This is a collaboration with Boyz II Men, who were the hottest vocal group at the time, charting #1 hits with "I'll Make Love To You
" and "On Bended Knee
" in 1994. Talking about the song in Entertainment Weekly
, LL Cool J said: "I wrote this hook and I just thought it felt like Boyz II Men. They were on fire at the time, but more importantly it just felt like they were made to do it. We drove out to Philly and I played the record for the guys. They got in the truck with me and some friends, and they loved it. We went right to the studio that night I and did the entire song in one take. Everything, It was just magical."
This song features a sample from the legendary singer Michael Jackson. The sample comes from his song "The Lady In My Life," which was one of just two songs on the Thriller album that wasn't a hit. Rod Temperton, who wrote several of Jackson's hits, composed "The Lady In My Life" and got a songwriting credit on "Hey Lover" (along with LL Cool J) because of the sample.
"Hey Lover" may have been the pinnacle of romance in the mid-'90s, but it is difficult to see how this wish fulfillment fantasy about a poor woman who accidentally makes eye-contact with the rapper could be construed as anything but creepy. Over the course of the song, he stalks the woman repeatedly over a long period of time, and has sexual fantasies about her. It's hard to interpret his dream of "tonguing you down with vanilla ice cream," while he watches her at the bus stop from his car, as anything other than a little bit off. Interestingly enough, the same year this single was released, LL Cool J married Simone L. Johnson, and we could speculate as to whether or not she is the woman in his song. We certainly hope so, as it would make a comforting end to the story (better than, say, checking missing persons databases).
Years after this song was released, aside from the stalking and the thing about the tongue, the types of sexist observations LL Cool J makes about the woman he is pursuing would be enough to cause widespread feminist outrage, but in 1997, it won him his second Grammy for Best Rap Solo Performance. His first Grammy was in the same category, for the song "Mama Said Knock You Out" from the 1992 album of the same name.
The music video, directed by Hype Williams, portrays this woman (actress Gilian Illana Waters) as a helpless sex-object, whilst the lyrics seem to see her as economically dependent on hand-outs from her man, whom LL Cool J feels is not looking after her properly because her man allows her to take the bus instead of driving her around in his Porsche ("Your man must think it's safe for you to travel that way." As LL Cool J proves by stalking her, clearly it's not safe at all!) Although he certainly is a victim of the sort of stereotyping now associated with male chauvinism, he seems so blissfully unaware of it that it actually comes across as innocent. Accusing a rapper of sexism may be a moot point. Clearly it didn't bother the listening public. Since the song features the highly sensitive and emotional R&B boy-band Boyz II Men, a huge part of its listenership was women. If you look at recent trends, taking the film or book versions of the Twilight series by Stephenie Meyer as examples, it would appear that contemporary notions of romance are still very closely connected with creepy guys – it's just a little more PC when it's a woman's dodgy fantasy rather than that of a giant, tattooed ex-convict looking bull of a man.

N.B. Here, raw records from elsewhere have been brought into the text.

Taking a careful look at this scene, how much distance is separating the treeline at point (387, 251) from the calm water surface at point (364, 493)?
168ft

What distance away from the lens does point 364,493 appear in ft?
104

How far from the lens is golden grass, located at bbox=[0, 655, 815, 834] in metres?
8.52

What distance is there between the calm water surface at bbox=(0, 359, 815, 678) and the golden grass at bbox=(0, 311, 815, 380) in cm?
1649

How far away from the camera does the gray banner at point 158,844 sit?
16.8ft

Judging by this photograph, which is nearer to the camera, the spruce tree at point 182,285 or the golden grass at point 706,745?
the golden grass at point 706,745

"Hey Lover" appeared on LL Cool J's sixth studio album Mr. Smith, which was very successful, going platinum twice. It was considered a serious comeback after his failed album 14 Shots to the Dome. LL Cool J may be many things, but he is definitely not a gangster, and this hard-core attempt did not sit well with listeners. "Hey Lover" shows his sensitive streak, and showcases the ballad Hip-Hop style that has become his trademark as he matured.